View of Hassan Hajjaj: La Salle de Gym des Femmes Arabes, Armstrong, 2015/1437 at the Aga Khan Park. Photo: Nusrat Papia

What stands out first in these photographs is their visual intensity. Hajjaj dresses his subjects in boldly coloured tracksuits, floral coats, designer-branded niqabs, and statement shoes, surrounding them with equally vibrant borders made from everyday canned goods arranged like North African–inspired mosaics.

Header 2006/1427 framed photography by ©Hassan Hajjaj, 2006/1427. Part of La Salle de Gym des Femmes Arabes series. Courtesy of Hassan Hajjaj Studio

Across the series, athletic accessories such as boxing gloves, footballs, surfboards, and gym shoes appear not simply as props but as part of a highly stylized image world in which fashion, sport, and performance are inseparable. The mix of logos, textiles, and saturated colour gives the photographs a pop sensibility, while the use of branded motifs such as Nike and Louis Vuitton turns consumer culture into a visual language that is both familiar and subtly disruptive.

Red Nike 2011/1432 framed photography by ©Hassan Hajjaj, 2006/1427. Part of La Salle de Gym des Femmes Arabes series. Courtesy of Hassan Hajjaj Studio

The women in these images do not appear as passive sitters; they pose, spar, balance, and confront the camera with striking composure. Some wear hijabs or niqabs paired with boxing gloves or athletic wear, creating images that refuse the usual oppositions between modesty and movement, tradition and modernity, fashion and strength. By showing women boxing, playing soccer, and surfing, the series reimagine the gym as a space of confidence, performance, and agency rather than restriction, and in doing so challenges reductive assumptions about Arab and Muslim women.

Head to Head, framed photography by ©Hassan Hajjaj, 2006/1427. Part of La Salle de Gym des Femmes Arabes series.

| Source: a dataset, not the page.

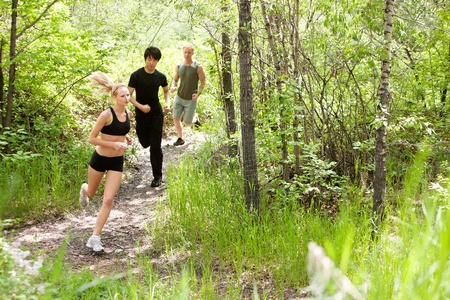 Three friends running in the forest on pathway photo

Courtesy of Hassan Hajjaj Studio

The outdoor installation adds an important layer to that meaning. Wallpaper describes the works in Aga Khan Park as a run of low billboards, where women in boldly coloured sportswear and floral outerwear appear in sparring poses under the open sky. Seen in a public park rather than inside a closed museum, these photographs gain a different kind of force: they occupy shared space, making images of Arab women in motion visible to casual passersby as well as intentional visitors. That shift matters, because a series concerned with representation and stereotype becomes even more resonant when placed in an environment defined by openness, access, and everyday public movement.

Southpaw, framed photography by ©Hassan Hajjaj, 2012/1433 (left) and Orthodox, framed photography by ©Hassan Hajjaj, 2011/1432 (right), both Part of La Salle de Gym des Femmes Arabes series. Courtesy of Hassan Hajjaj Studio

Seen outdoors, Hajjaj’s photographs feel especially lively and immediate. As the works unfold along Aga Khan Park, La Salle de Gym des Femmes Arab becomes both a striking portrait series and a meditation on visibility in public space.

Nusrat Papia

*Exhibition information: Hassan Hajjaj, La Salle de Gym des Femmes Arabes, September 13, 2025 –September 7, 2026, Aga Khan Park, 77 Wynford Drive, Toronto.